*Input*
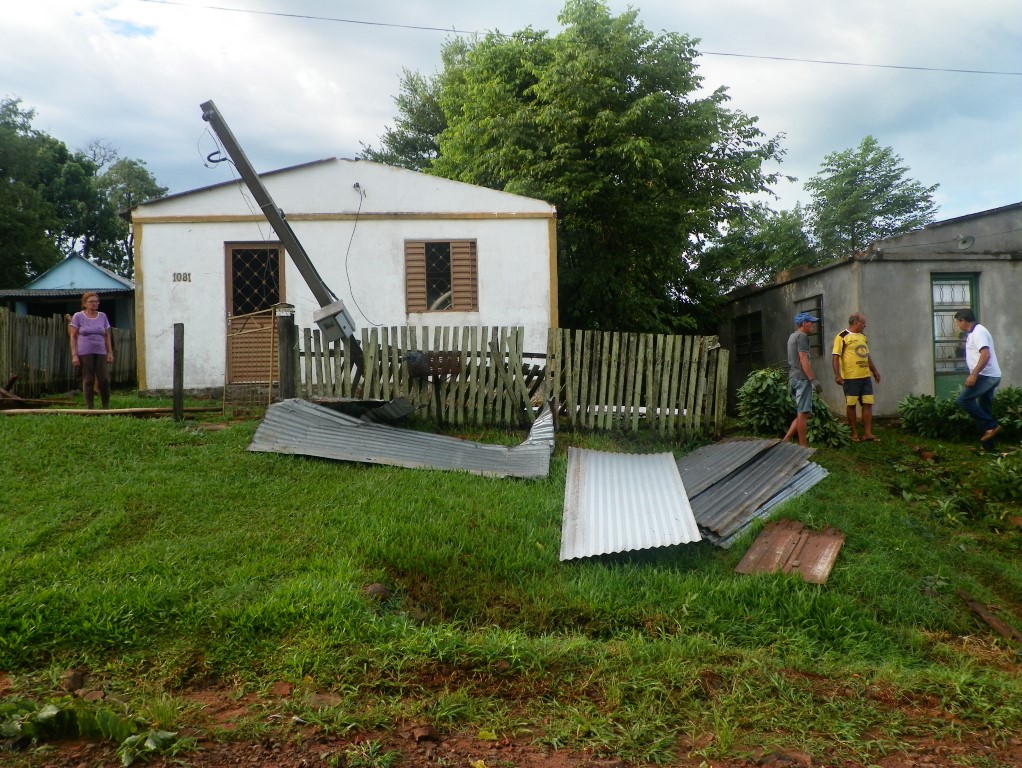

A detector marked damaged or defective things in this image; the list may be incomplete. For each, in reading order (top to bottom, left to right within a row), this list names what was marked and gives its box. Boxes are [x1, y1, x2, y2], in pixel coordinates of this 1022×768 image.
...
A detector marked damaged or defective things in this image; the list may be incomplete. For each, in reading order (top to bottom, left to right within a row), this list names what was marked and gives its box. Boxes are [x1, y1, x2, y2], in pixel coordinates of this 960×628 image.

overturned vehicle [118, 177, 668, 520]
---
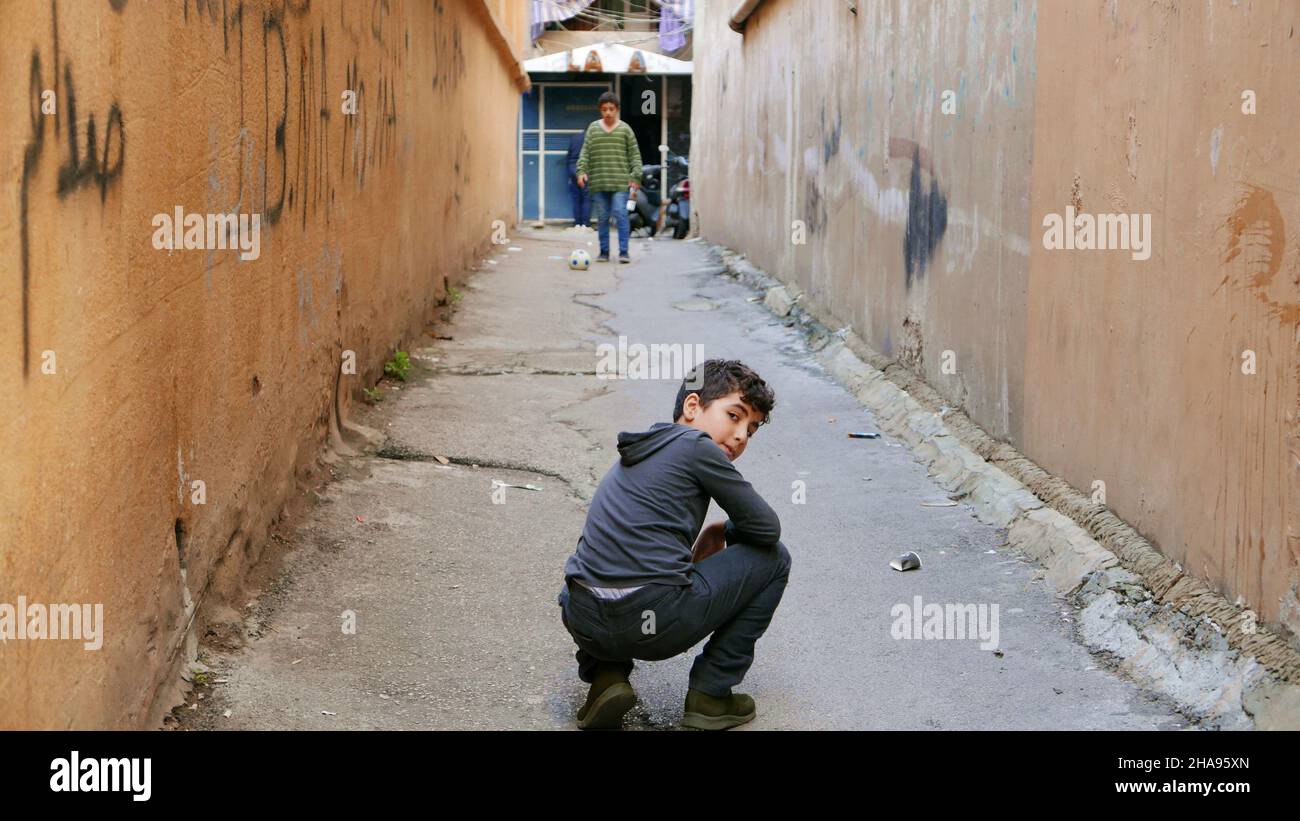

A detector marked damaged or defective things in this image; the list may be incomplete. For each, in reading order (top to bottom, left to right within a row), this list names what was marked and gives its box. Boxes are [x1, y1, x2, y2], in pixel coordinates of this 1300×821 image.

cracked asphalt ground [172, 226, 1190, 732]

*Short task*
Copy the lines starting at the one containing "this 960×628 image." and ending at the one containing "overturned vehicle [118, 177, 668, 520]", swapping "marked" for "flagged" and changing nothing else. Give only those lines.

*Task answer*
A detector flagged damaged or defective things in this image; the list may be incomplete. For each, in reading order (top to bottom, left to right within a row), this list names what was flagged and gives its box. Boxes are [x1, y1, x2, y2], in pixel coordinates of this 960×628 image.

overturned vehicle [118, 177, 668, 520]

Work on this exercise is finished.